Javier Daulte uses a similar procedure in Valeria radioactiva, a piece that has been on the bill for four years at Espacio Callejón, the theater he manages. The former director of La Villarroel and author of Les irresponsables and 4D Òptic also works on the layers of fiction. From the outset, we will meet Valeria, the most famous television scriptwriter, who hides under a pseudonym. She and her assistant are finishing a pharaonic project of a thousand chapters on immortality. There are nerves, pressures, changes, egos. Everything works as normal until Daulte decides to stage an entire episode of the soap opera, with the same actors but with different roles. Everything is extreme. And in a subsequent discussion, again in the real time of the work, when her team reproaches her for seeing themselves reflected in the characters of the series, Valeria tells them that life matters little, that the important thing is the characters, figures fiction that may be more real than earthly existence. Not even she, of expired life, has much relevance.
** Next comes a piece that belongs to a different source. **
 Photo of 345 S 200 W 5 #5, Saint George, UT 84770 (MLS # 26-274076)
Daulte furiously praises fiction as an element as essential as the water we drink at a time, especially in this part of the world, when documentaries seem to be more interesting, those based on real events... The author and director wants to show that good stories, fruit of the imagination, still have many things to tell us, that we have had Sophocles, Shakespeare, Beckett and Koltès, but that many new good works have to be written.

Radioactive Valeria and Translation are some of the great works on the Buenos Aires billboard. Daulte is an old acquaintance of the Catalan stages and thanks to him today we have authors who direct his works, something totally unusual before he arrived in Barcelona at the beginning of the 21st century. We don't know much about the younger Feldman. He toured Barcelona and Madrid fifteen years ago and is one of the great Argentine artists that we should know. In Europe, a few years ago we talked about the Histories of the theater of the Swiss Milo Rau. Feldman started testing him earlier and has made it to chapter eight without us knowing. Perhaps even more successfully.
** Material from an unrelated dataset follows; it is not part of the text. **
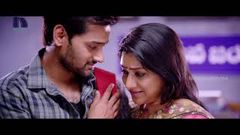 Sumanth Ashwin Telugu Full Romantic Movie Sumanth Ashwin Telugu Movie Sumanth Ashwin 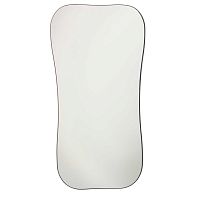 Dental mirror 190767 dental photographychromium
One of the criticisms that is sometimes leveled at the billboard in Buenos Aires is that it offers little space for anything that is outside the conventional text theatre, no matter how experimental it may be. And we forget that Mariano Pensotti or Federico León, European heroes, come from there. And that there are young companies that follow other paths. One of them is La Mujer Mutante, which in 2019 created A work more real than the world in the cemetery of La Chacarita and which offers the icing on the clusters of fictions that can be seen there.

The piece of The Mutant Woman, again available, is one of those extraordinary shows that are not forgotten. First, because it has touches of reality: a walk through the niche galleries of the largest cemetery in Latin America that at the same time takes us through the history of Buenos Aires, the plagues, the architect who designed the sixth pantheon, Ítala Fulvia Villa, and much more. But it is also relating to their dead, the fictional stories that five interpreters explain to us while we respect the mourning of the people who pay tribute, with flowers and prayers, to their deceased. We finished A work more real than the world on the lawn of the cemetery, looking at the sky, while the parrots chatter and we digest the proposal. It has been more real than the world, yes.